This is the highest speed ever achieved with a standard diameter optical fiber, compatible with the current infrastructure. Technology full of promise.
On the occasion ofInternational Conference on Optica Fiber and Communications, Japanese researchers from National Institute of Information and Communications Technology (NIICT) presented stunning work: they managed to transfer data at a staggering rate of 319 terabits per second for more than 3 km. Above all, their technology is compatible as it is with modern fiber optic networks; we could well be at the dawn of a small revolution.
This figure would almost look like an entry error, but it is not. The previous record for a standard diameter optical fiber, established in 2020 at 178 Tb / s, was simply shattered. By way of comparison, the fiber optic packages offered by operators to the general public reach a maximum of 10 Gb / s. To achieve the speed proposed by the Japanese team, it would thus be necessary to accumulate nearly 32,000 high-end fiber boxes. This would allow downloading more than 300 movies in 4K… every second.

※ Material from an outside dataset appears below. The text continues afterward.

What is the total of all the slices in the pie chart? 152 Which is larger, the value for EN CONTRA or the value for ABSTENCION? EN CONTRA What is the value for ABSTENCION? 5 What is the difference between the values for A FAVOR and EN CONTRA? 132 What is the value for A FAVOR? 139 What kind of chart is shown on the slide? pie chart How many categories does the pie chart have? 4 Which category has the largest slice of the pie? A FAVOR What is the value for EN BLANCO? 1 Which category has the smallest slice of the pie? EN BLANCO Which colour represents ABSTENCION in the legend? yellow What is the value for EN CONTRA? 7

An already known technique
However, these defying performances are not conditioned by a new revolutionary material; they are based on the same fiber optic technology already present in our infrastructure. Rather than using a single fiber optic channel, the research team relied on a technique called “Wavelength-division multiplexing“, or WMD.

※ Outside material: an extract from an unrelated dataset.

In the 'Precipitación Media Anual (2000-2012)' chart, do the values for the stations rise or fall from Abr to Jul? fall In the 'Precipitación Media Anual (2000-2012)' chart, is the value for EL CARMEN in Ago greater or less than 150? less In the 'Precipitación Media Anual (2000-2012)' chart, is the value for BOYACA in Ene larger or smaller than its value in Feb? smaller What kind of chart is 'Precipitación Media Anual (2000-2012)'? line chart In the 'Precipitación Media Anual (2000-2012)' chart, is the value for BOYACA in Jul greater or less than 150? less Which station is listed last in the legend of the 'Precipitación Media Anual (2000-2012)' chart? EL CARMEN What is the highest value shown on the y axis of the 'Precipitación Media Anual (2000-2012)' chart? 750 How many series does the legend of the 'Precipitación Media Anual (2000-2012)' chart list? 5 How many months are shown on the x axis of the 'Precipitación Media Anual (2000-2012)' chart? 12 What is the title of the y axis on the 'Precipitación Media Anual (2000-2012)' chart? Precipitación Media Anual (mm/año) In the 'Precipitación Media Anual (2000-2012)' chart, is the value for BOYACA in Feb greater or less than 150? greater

The idea is based on a combination of several “cores” of optical fiber. Thanks to this device, the signal can be distributed over different bands simultaneously. This avoids having all the load bear on a single fiber, which generates interferences in particular. It’s a bit like an exceptional convoy of several vehicles, each carrying part of a gigantic machine; each vehicle will generate fewer traffic jams (interference) and arrive at its destination faster.
To achieve this record speed, the Japanese researchers used an optical fiber with four “cores”, and made use of a third “highway” for the signal; in addition to the two usually used in this type of applications, they also used the S-band. They also subjected the signal to two new types of amplification, before undergoing the normal amplification process (we speak ofamplification de Raman).

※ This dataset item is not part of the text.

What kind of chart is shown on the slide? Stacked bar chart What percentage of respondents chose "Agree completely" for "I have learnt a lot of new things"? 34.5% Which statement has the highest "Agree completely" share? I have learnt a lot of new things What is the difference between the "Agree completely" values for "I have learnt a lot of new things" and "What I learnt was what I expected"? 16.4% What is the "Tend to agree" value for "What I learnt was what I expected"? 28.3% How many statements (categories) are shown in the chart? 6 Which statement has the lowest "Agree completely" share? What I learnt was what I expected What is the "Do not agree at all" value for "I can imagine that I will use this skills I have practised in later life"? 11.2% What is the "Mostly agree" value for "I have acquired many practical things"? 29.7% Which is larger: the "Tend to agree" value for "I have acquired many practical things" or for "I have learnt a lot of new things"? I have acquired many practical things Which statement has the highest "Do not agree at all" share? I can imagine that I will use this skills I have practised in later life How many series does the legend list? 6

A technology applicable in the “short term”
As mentioned below, what makes this work so disturbing is its practical feasibility. The external diameter of the fibers proposed by the team is strictly identical to that of a standard fiber optic cable. This has a major implication. To move from current networks to this type of technology, there would be no need to replace the entire infrastructure; the new one is already compatible with the old one.
Certainly, there are technologies capable of climbing much higher. In 2017, the Rennes start-up CAILabs supplied a Japanese operator with technology which made it possible to achieve a speed of… 10 Pbit / s. That is several dozen times the global internet speed. But these are gigantic cables, with 19 cores and absolutely not suitable for existing networks. This kind of technology can only be used in niche cases. That of NIICT, on the other hand, is directly applicable on the current network.
For researchers, this very important feature “demonstrates the potential of standard compatibility fibers in the short-term implementation of ultra-high speed fiber networks”. As unbelievable as it may sound, the insane speeds we have access to today could seem ridiculous a lot faster than you think!